(Stored dataset items)

========================

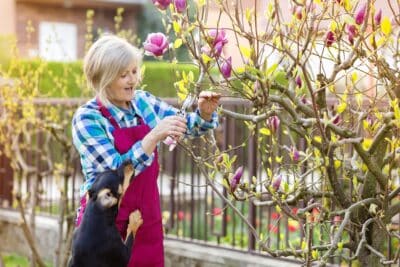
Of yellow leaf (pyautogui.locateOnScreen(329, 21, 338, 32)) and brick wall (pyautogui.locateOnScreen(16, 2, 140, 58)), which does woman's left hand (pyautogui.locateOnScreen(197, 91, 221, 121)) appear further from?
brick wall (pyautogui.locateOnScreen(16, 2, 140, 58))

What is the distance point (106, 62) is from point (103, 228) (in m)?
0.75

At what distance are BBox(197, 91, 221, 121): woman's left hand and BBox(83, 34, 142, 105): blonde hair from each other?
13.4 inches

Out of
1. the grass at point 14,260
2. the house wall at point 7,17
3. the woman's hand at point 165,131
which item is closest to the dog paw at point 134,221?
the woman's hand at point 165,131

========================

- **Do this**: Please copy every line of the rows above word for word, leaving out the pictures.

- **Task response**:
Of yellow leaf (pyautogui.locateOnScreen(329, 21, 338, 32)) and brick wall (pyautogui.locateOnScreen(16, 2, 140, 58)), which does woman's left hand (pyautogui.locateOnScreen(197, 91, 221, 121)) appear further from?
brick wall (pyautogui.locateOnScreen(16, 2, 140, 58))

What is the distance point (106, 62) is from point (103, 228) (in m)?
0.75

At what distance are BBox(197, 91, 221, 121): woman's left hand and BBox(83, 34, 142, 105): blonde hair from each other?
13.4 inches

Out of
1. the grass at point 14,260
2. the house wall at point 7,17
3. the woman's hand at point 165,131
which item is closest to the dog paw at point 134,221?
the woman's hand at point 165,131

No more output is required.